The SJC’s decision today protects that privilege in Chapter 278A cases. “The
[trial] judge concluded that the privilege had been waived, and ordered trial
counsel to reveal privileged communications; he also denied Wade's motion to
strike those answers. This was error.” The SJC went on to find that the filing
of a motion under Chapter 278A is not itself a waiver of the attorney-client
privilege.
The inquiry that follows the filing is an objective test of
what a reasonably effective lawyer would have done, not a subjective analysis of
what trial counsel actually did.
The BBA initially spurred enactment of
Chapter 278A through its Task Force to Prevent Wrongful Convictions and their
resulting 2009 report, Getting
It Right: Improving the Accuracy and Reliability of the Criminal Justice System
in Massachusetts.

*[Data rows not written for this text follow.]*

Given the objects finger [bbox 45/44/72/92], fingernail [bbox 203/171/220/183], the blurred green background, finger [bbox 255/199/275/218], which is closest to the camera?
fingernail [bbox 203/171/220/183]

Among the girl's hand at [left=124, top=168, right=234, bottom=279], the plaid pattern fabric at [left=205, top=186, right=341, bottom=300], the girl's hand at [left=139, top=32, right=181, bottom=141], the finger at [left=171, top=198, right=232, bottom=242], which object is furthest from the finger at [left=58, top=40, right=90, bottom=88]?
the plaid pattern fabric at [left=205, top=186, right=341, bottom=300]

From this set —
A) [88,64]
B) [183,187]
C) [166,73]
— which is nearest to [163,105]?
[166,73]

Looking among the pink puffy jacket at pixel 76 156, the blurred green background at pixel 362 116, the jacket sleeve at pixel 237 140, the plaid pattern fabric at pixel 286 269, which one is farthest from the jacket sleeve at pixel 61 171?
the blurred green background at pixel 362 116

Today’s holding is in keeping with the spirit of
Chapter 278A and will help wrongfully-convicted individuals win new trials,
where warranted by forensic evidence.
“The purpose of Chapter 278A was to broaden the availability of DNA testing
to criminal defendants who meet the requirements of the statute,” said Michael
Ricciuti of K&L Gates, lead author of the BBA brief. “The trial court’s
reading of the statute—to impose an additional procedural hurdle and find an
attorney-client privilege waiver—would have turned this legislative intent on
its head, strongly deterring criminal defendants from seeking the protections of
the law. Today’s reversal of that interpretation preserves the access to justice
the statute was designed to foster.”
“In its report Getting it Right, the Boston Bar Association
concluded that a new statute was necessary to ensure access to justice, and the
Legislature agreed,” said BBA President Lisa Arrowood. “The attorney-client
privilege is critical to the proper functioning of the criminal-justice system.”
Amicus Curiae means, literally, friend of the court. Since
1975, the BBA has filed amicus briefs on matters related to the practice of law
or the administration of justice. The 2015-2016 Amicus
Committee is chaired by Anthony Scibelli of Barclay Damon, LLP.